Saxham stitched up the split scalp of W. Keyse, and grimly congratulated him upon the thickness of the skull beneath it. The bullet had, as has already been indicated, gone in under the left nostril, and emerged below the inner corner of the right eye, gaining the recipient of the wound notoriety as well as a strong temporary snuffle and a slight permanent cast....

"You shall git well, deer," Emigration Jane would tell her patient twenty times a day. "You carn't 'elp it, becos I means to myke you."

"A' right," her hero would snuffle. One day he added, with a weakly swoop of one lean arm in the direction of her waist: "Mend me an' marry me. That's wot I call a Fair Division o' Labour. Twig?"

She crimsoned, gasping:

"You don't never mean it?"

"Stryte I mean it," declared W. Keyse. "Wot d'you tyke me for?"

His bed was in a corner, and a screen baffled prying eyes. She hung over him, trembling, ardent, doubting, joyful, faltering:

"S'y it agyne, darlin'! Upon yer solemn natural——"

He said it with the lean arm round her.

"An' it's me—me wot you wants—an' not that Other One?——"

He swore it.

"You and not that Other One. So help me Jiminy Cripps!"

"An' you've forgiven me—abart them letters?" Her face was coming close....

"Every time I blooming well kissed 'em, arter I bin an' picked 'em up," he declared.

"You did—that?" she quavered, marvelling at the greatness of his nature.

"Look in me jacket pocket if you think I'm spinnin' you fairy ones." His close arm slackened a little. "Now there's somethin' I got to up an' tell, if you never tips me the 'Ow Do no more."

"Wot is it, deer?" Her heart beat painfully. Was this something the reason why he had not yet kissed her?

"It's got to do with the Dutchy wot landed me this slip over the cokernut"—he indicated some plaster strappings that decorated the seat of intelligence—"with a revolver-butt, when they rushed the Fort. After 'e'd plugged at me wiv' 'is last cartridge an' missed." The Adam's apple in his thin throat worked up above the collar of the grey flannel Hospital jacket. "I—I outed 'im!" said W. Keyse.

"O' course you did, deer." Her heart thrilled with pride in her hero. "An' serve 'im glad—the narsty, blood-thirsty, murderin'——"

He interrupted:

"'Old 'ard! Wait till you knows 'oo it was." He gulped, and the Adam's apple jerked in the old way. "That 'ulkin' big Dopper you was walkin' out along of, when I——"

"Walt!
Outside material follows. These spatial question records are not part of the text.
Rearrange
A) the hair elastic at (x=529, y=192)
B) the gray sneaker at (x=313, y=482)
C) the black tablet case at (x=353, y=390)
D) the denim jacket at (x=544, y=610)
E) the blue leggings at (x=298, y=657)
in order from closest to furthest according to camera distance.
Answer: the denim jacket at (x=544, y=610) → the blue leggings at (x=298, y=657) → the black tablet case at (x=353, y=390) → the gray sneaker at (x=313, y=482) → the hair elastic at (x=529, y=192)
It was—Walt?"

She shuddered and grew pale.

"That's the bloke I means. I 'ad to 'ave 'im," explained W. Keyse, "or 'e'd 'ave 'ad me. So I sent 'im in. With my one, two, an' the Haymaker's Lift. Right in the middle of 'is dirty weskit. F'ff!" He blew a sigh. "Now it's out, an' I suppose you 'ates me?"

She panted.

"It's 'orrible, deer, but—but—you 'ad to. An'—an'—if I 'ave to s'y it, I'd a bloomin' sight rather it was 'Im than You!"

"I'll 'ave my kiss now," said the lordly W. Keyse. And took it from her willing lips.